REQUIREMENT =>
All records below should be repeated exactly, with the pictures left out.

RECORD SET Block Start

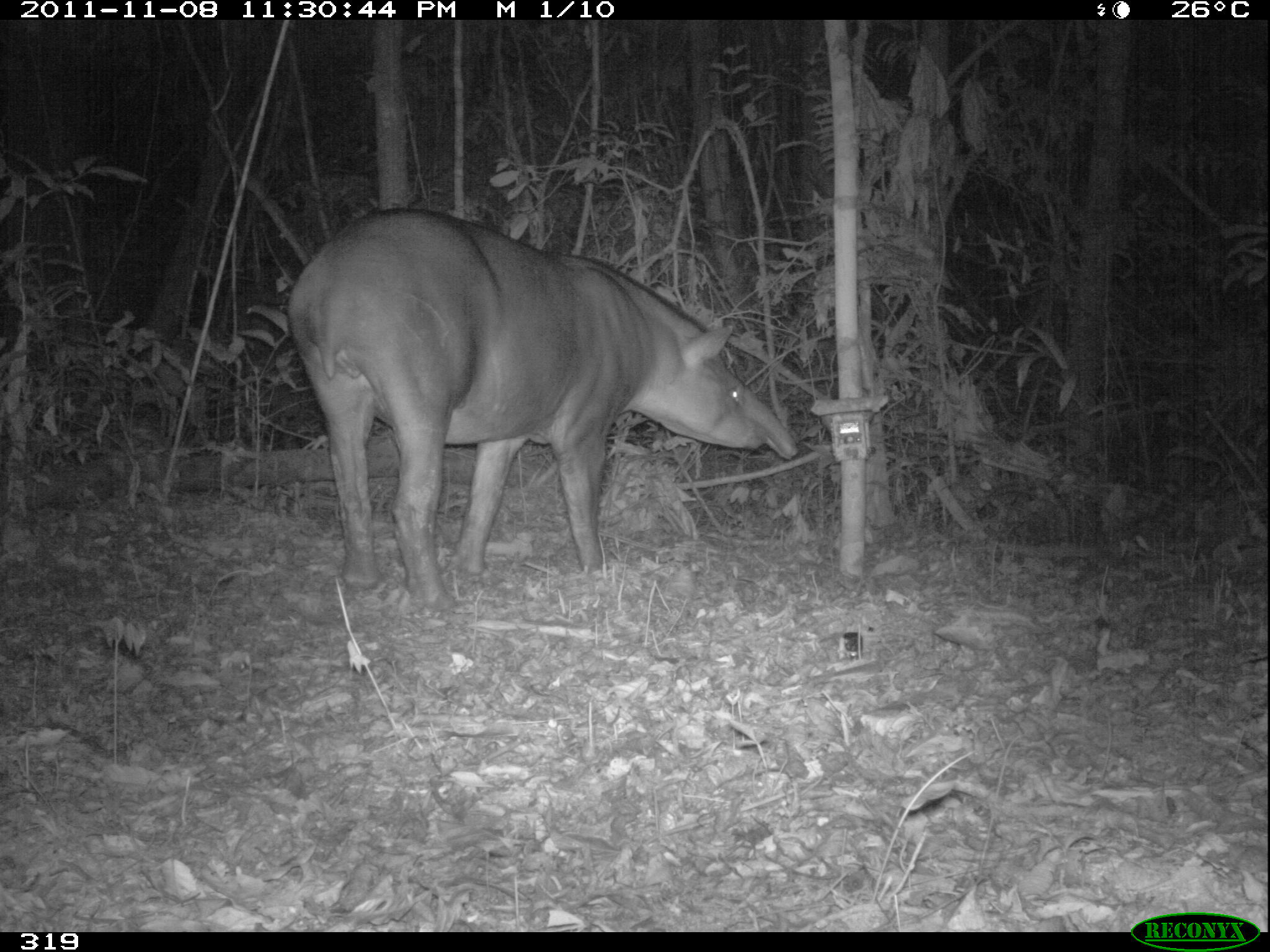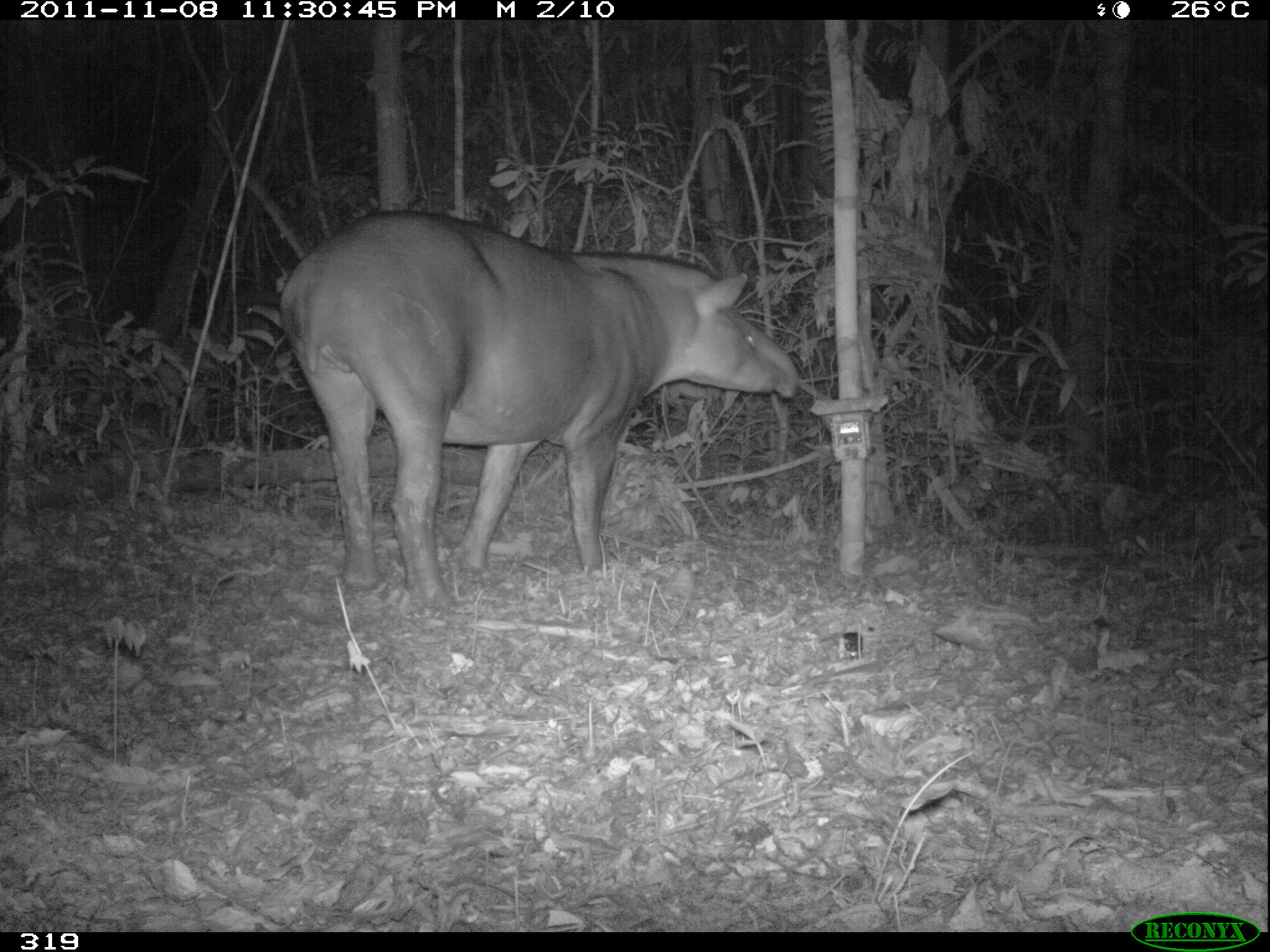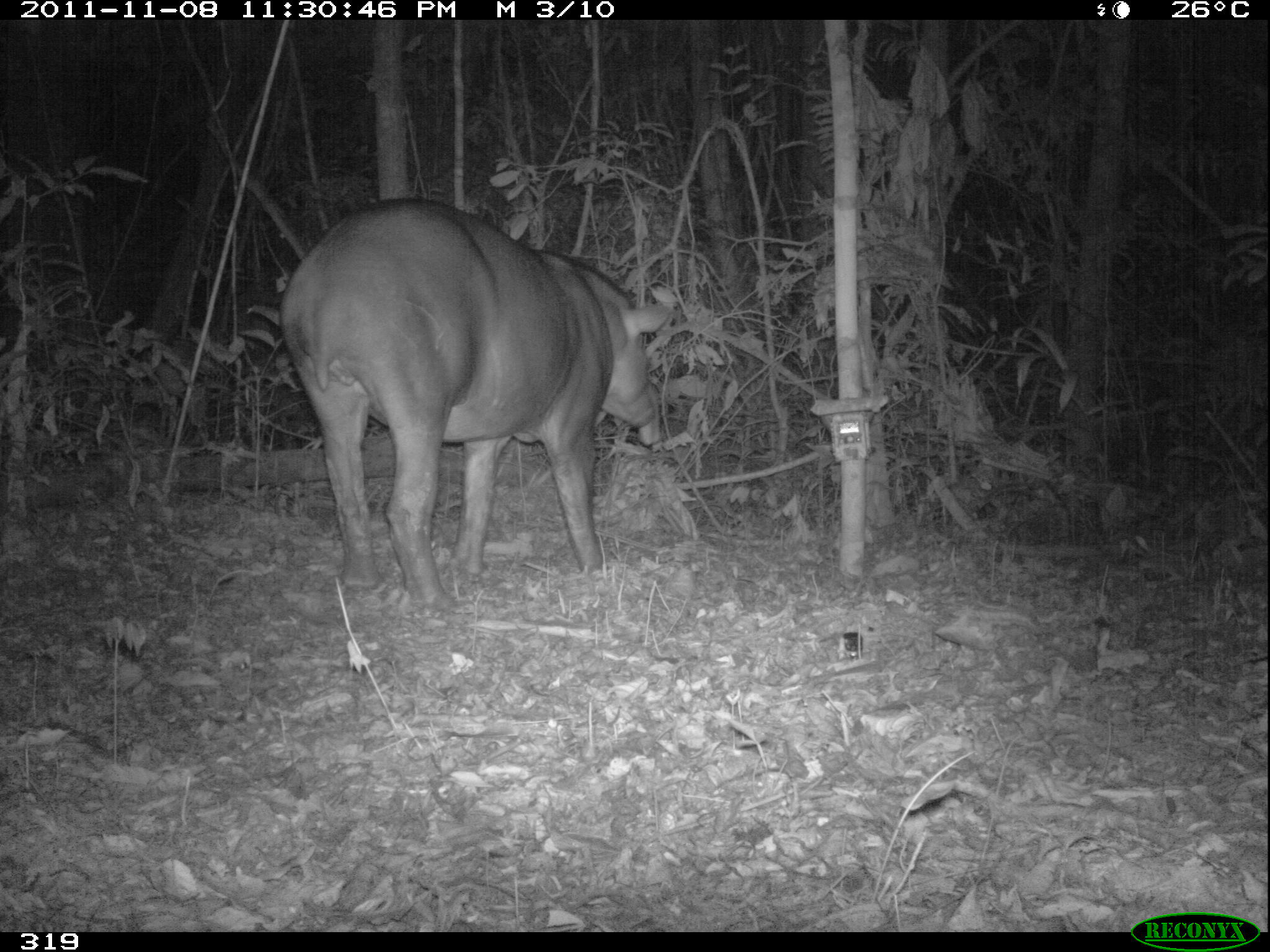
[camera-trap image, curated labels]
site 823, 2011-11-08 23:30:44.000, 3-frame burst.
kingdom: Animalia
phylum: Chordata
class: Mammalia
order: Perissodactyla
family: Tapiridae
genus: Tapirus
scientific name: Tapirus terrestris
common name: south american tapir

RECORD SET Block End

SOLUTION FOR THIS TASK =>
[camera-trap image, curated labels]
site 823, 2011-11-08 23:30:44.000, 3-frame burst.
kingdom: Animalia
phylum: Chordata
class: Mammalia
order: Perissodactyla
family: Tapiridae
genus: Tapirus
scientific name: Tapirus terrestris
common name: south american tapir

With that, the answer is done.